A US-based Ghanaian cardiovascular surgeon, Dr. Moses deGraft-Johnson, has pleaded guilty to several counts of healthcare fraud and other related charges stemming from billing the federal government and other health insurance companies for surgeries he never performed on patients.
According to the Tallahassee Democrat, deGraft-Johnson, who was indicted on February 4, pleaded guilty to 56 counts of health-care fraud, conspiracy to commit fraud and aggravated identity theft on Friday, December 18.
Prosecutors say the owner of the now-defunct Heart and Vascular Institute of North Florida allegedly sent out bills to the tune of at least $29 million to Capital Health Plan, Medicare and other insurance companies for surgeries he never performed at his health facility. deGraft-Johnson allegedly used those funds to finance a lavish lifestyle.
Describing his modus operandi, the U.S. Attorney’s Office said the surgeon targeted unsuspecting victims at churches, nursing homes and also at least a hospital, and then went ahead to perform “invasive” and “unnecessary” procedures on a majority of them. This left some of his patients, who were mostly from underserved communities, confused about the authenticity of their personal medical records and the kind of treatment they actually required, the Tallahassee Democrat reported. The federal prosecutors on the case said they’ll continue scrutinizing deGraft-Johnson’s scheme so patients can have a better understanding of their conditions and receive the right treatment.
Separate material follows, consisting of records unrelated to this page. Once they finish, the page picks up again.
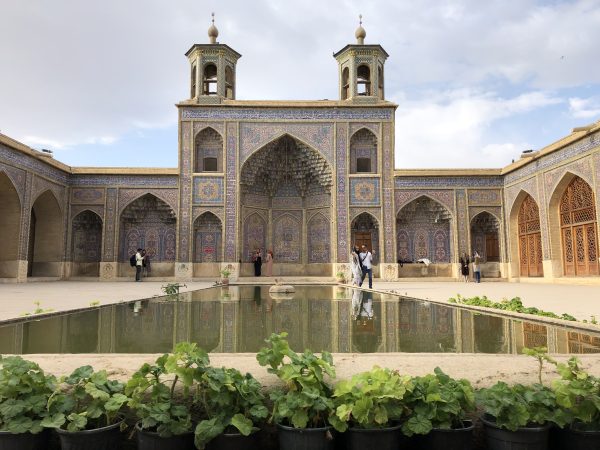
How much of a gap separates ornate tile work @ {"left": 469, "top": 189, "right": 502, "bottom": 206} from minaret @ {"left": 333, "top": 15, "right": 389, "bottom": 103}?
14.5ft

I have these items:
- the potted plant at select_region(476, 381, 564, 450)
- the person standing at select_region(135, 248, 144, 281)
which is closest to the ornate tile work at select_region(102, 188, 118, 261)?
the person standing at select_region(135, 248, 144, 281)

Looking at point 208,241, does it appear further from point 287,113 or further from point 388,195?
point 388,195

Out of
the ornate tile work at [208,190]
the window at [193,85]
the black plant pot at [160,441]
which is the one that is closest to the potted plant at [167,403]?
the black plant pot at [160,441]

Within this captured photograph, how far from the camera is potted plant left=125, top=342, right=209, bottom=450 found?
1.45 meters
“As part of his plea, deGraft-Johnson acknowledged engaging in a wide-ranging and consistent pattern of performing two invasive diagnostic angiography procedures – one on each leg – on hundreds of his patients, whether medically indicated or not.
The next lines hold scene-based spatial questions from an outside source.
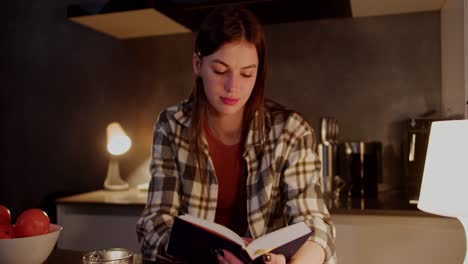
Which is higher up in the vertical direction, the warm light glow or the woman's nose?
the woman's nose

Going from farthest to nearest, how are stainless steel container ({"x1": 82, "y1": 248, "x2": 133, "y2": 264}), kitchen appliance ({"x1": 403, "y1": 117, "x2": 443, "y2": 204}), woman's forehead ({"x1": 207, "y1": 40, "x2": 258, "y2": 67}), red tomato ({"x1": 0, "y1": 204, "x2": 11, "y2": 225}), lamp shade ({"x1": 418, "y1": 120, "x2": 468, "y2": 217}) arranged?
kitchen appliance ({"x1": 403, "y1": 117, "x2": 443, "y2": 204})
woman's forehead ({"x1": 207, "y1": 40, "x2": 258, "y2": 67})
lamp shade ({"x1": 418, "y1": 120, "x2": 468, "y2": 217})
red tomato ({"x1": 0, "y1": 204, "x2": 11, "y2": 225})
stainless steel container ({"x1": 82, "y1": 248, "x2": 133, "y2": 264})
“When his patients returned for follow-up office visits, deGraft-Johnson submitted fraudulent claims to their insurance companies stating he performed athrectomies during the appointments. Using this scheme, deGraft-Johnson admits he falsely claimed to have performed over 3,000 of these surgical procedures to clear blockages in arteries in as many as 845 of his patients’ legs,” a statement from the Department of Justice said.
The department also said they’re “aggressively pursuing” the surgeon’s forfeitable assets both in the United States and outside the country including luxury vehicles, jewelry, houses in Manhattan, Southampton, New York, Miami and Houston, as well as over $1 million in cash.
“It is critically important that we do everything within the scope of our authority to help the patients preyed upon by this criminal doctor, in order to seek recovery of the $29-million-plus that he fraudulently received and to prevent similar schemes from happening in the future — both by deterring the would-be perpetrators and by educating those they would exploit,” U.S. Attorney Larry Keefe said in a statement.
The accused, who was born in Ghana but moved to the United States with his family as a child, is famously known for treating and saving the life of rapper 50 Cent after he was shot multiple times in Queens in 2000, the Tallahassee Democrat reported. He also owned multiple businesses in the US and Africa and aspired to run for president in his native Ghana. deGraft-Johnson worked as an independent doctor for the Capital Regional Medical Center after joining in 2014 and until before he was indicted.
The 46-year-old is set to be sentenced on April 8, 2021, at the United States District Court in Tallahassee. He faces a maximum sentence of 10 years in prison for each of the conspiracy and health care fraud charges and a mandatory 2-year sentence for the aggravated identity theft charge. He also faces a slew of fines amounting to hundreds of thousands of dollars.
“Instead of caring for his patients, this defendant targeted vulnerable members of our community, subjected them to unnecessary surgical procedures, and falsified documents so he could line his pockets with millions of taxpayer dollars. Fraud, like this, reduces the availability of critical resources and contributes to the rising cost of healthcare for all,” Rachel L. Rojas, Special Agent in Charge of the FBI Jacksonville Division, said in the statement.